Un régime socialiste très inquiet par la déroute attendue en 2014

La ferme de Bellevue, . Notre-Dame des Landes, Bretagne.

La ferme de Bellevue. Notre-Dame des Landes, Bretagne.

Ensuite, le gouvernement, déjà très fragilisé sur le plan intérieur – par les affaires et son autisme face à la contestation sans cesse croissante du projet de loi sur le mariage gay  peut difficilement se permettre d’ouvrir un nouveau front, fut-il loin de Paris, au risque de se mettre à dos une frange croissante de la population scandalisée – à juste titre – par les excès de violences policières et les illégalités diverses et variées. Politiquement, le gouvernement a plutôt intérêt, pour sauver la mise aux municipales de laisser couler le dossier, le temps que les recours des propriétaires légaux soient épuisés, ce qui ne sera pas fait avant fin 2015.Nombre d’élus socialistes locaux – la « base » du PS – somment le régime de Paris d’arrêter les frais avec le projet qui exaspère les populations Bretonnes, angevines, mancelles et poitevines déjà très énervées par la montée en puissance de la crise, des impôts, le caractère pour le moins indécis de la politique gouvernementale et son autisme face aux revendications sociales et économiques. Le PS – qui s’est constitué un domaine réservé dans les cinq départements Bretons et détient plusieurs grandes villes de l’Anjou, du Maine, de la Normandie et du Poitou – pourrait souffrir durablement de la crise : Angers, la Roche sur Yon, Laval, Saint-Brieuc, Caen et Rennes sont dans la ligne de mire de la droite et du centre (UMP, UDI) et pourraient basculer. De quoi alimenter la peur panique des élus et de tous ceux qui vivent des grasses prébendes des collectivités socialistes.

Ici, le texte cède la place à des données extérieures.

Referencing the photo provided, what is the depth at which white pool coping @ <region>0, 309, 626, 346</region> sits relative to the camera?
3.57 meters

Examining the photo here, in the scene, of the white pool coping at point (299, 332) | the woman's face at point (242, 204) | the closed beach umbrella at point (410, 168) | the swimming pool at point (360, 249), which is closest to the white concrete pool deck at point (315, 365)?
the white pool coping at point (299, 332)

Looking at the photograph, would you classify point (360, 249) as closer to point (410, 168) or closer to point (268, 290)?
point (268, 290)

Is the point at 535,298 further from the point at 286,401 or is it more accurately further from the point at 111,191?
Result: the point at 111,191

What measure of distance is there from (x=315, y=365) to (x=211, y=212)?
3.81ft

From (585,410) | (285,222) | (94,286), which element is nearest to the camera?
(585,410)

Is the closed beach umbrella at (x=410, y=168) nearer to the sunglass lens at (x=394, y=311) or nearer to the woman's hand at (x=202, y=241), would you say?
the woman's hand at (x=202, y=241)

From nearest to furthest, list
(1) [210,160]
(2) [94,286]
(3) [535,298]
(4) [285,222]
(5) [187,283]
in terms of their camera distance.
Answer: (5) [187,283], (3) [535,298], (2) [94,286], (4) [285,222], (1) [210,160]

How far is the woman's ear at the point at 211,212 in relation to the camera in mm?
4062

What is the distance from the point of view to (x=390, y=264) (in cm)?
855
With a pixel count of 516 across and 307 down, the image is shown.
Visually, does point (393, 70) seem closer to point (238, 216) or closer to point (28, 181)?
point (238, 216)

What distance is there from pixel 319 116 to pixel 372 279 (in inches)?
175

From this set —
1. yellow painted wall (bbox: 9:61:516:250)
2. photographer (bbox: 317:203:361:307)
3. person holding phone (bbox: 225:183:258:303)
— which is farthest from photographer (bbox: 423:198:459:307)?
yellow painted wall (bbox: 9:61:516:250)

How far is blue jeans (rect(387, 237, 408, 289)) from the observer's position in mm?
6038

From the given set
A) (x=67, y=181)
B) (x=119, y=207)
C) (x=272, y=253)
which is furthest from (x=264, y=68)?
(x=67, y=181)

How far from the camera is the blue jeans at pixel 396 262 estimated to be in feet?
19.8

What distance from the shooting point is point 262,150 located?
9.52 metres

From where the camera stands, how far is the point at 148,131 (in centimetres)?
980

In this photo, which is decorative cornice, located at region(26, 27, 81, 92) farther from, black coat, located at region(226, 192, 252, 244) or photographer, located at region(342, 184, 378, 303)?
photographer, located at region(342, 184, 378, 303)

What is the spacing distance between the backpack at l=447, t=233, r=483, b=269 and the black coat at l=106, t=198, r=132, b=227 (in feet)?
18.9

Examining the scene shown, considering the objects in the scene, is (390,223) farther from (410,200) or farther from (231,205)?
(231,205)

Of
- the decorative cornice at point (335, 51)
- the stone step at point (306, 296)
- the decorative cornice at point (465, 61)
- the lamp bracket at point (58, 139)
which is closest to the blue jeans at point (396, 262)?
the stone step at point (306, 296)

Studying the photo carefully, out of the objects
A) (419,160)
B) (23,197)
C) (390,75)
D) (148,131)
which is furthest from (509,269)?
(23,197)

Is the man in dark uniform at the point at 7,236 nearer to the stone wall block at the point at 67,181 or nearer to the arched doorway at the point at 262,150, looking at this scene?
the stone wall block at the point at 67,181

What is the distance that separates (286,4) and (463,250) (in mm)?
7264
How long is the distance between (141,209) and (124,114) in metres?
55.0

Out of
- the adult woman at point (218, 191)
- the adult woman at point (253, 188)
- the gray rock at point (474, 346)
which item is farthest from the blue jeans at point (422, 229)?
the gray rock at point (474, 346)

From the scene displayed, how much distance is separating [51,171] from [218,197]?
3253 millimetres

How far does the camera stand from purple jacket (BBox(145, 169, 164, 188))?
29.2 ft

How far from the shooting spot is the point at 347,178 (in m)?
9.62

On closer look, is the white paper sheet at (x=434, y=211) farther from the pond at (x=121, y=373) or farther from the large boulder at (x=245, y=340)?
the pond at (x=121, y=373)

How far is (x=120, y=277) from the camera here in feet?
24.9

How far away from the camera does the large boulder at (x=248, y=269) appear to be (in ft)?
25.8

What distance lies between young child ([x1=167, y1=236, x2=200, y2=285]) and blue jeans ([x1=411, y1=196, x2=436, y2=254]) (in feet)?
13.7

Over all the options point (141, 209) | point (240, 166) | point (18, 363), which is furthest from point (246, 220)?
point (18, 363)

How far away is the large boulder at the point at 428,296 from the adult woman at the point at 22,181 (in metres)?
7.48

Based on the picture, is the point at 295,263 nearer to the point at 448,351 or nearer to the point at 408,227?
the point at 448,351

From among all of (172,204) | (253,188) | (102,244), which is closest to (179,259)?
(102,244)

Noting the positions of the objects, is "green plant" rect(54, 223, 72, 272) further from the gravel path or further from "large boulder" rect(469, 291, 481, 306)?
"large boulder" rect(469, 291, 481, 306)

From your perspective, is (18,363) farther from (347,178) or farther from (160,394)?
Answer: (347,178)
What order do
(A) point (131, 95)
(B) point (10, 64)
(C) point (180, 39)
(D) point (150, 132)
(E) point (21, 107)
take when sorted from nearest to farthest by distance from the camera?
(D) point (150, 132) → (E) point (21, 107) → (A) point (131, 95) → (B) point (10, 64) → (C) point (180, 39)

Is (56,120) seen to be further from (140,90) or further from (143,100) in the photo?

Pour l’heure, toute opération policière est illégale

Ce triton marbré ne pèse que 8 grammes, mais il pourrait faire reculer des millions de tonnes de béton et de policiers

Ce triton marbré ne pèse que 8 grammes, mais il pourrait faire reculer des millions de tonnes de béton et de policiers

A la suite du président de la Commission de dialogue qui a laissé paraître ses doutes au sujet de la pertinence du projet d’aéroport dans la presse parisienne, d’autres instances nationales, parmi lesquelles le WWF demandent des études complémentaires. Enfin, les autorisations auprès de la Commission Nationale des Paysages et des Sites pour les dérogations à la loi sur l’eau et le déplacement des espèces naturelles protégées ne sont pas obtenues. Ce qui veut dire – alors que commence la période de reproduction des batraciens – que tous travaux lourds qui occasionneraient des atteintes aux milieux naturels, aux sols et aux espèces naturels sont pour l’heure illégaux et pourront faire l’objet de procédures judiciaire et d’interdiction par les maires des communes concernées au titre de leur pouvoir de police.Tout comme les fouilles qui abîment les champs, une intervention policière, nécessitant force véhicules, usage de gaz lacrymogène et poivre, de grenades de désencerclement, d’engins de travaux pour démolir les cabanes et les barricades et causant un piétinement accru de surfaces somme tout réduites et en zone humide ne manquerait pas de dégrader les milieux naturels et de causer la mort d’espèces protégées. De quoi provoquer les foudres de l’Europe et de nouveaux recours judiciaires, sur des fondements juridiques qui ne peuvent être sujets au doute ou à l’interprétation en fonction du pouvoir politique. Si le droit a été largement foulé aux pieds par le pouvoir, la perspective – en ces temps de disette budgétaire – d’une condamnation pécuniaire européenne infamante et importante pourrait refroidir les ardeurs d’un Premier Ministre qui se sait sur un siège éjectable.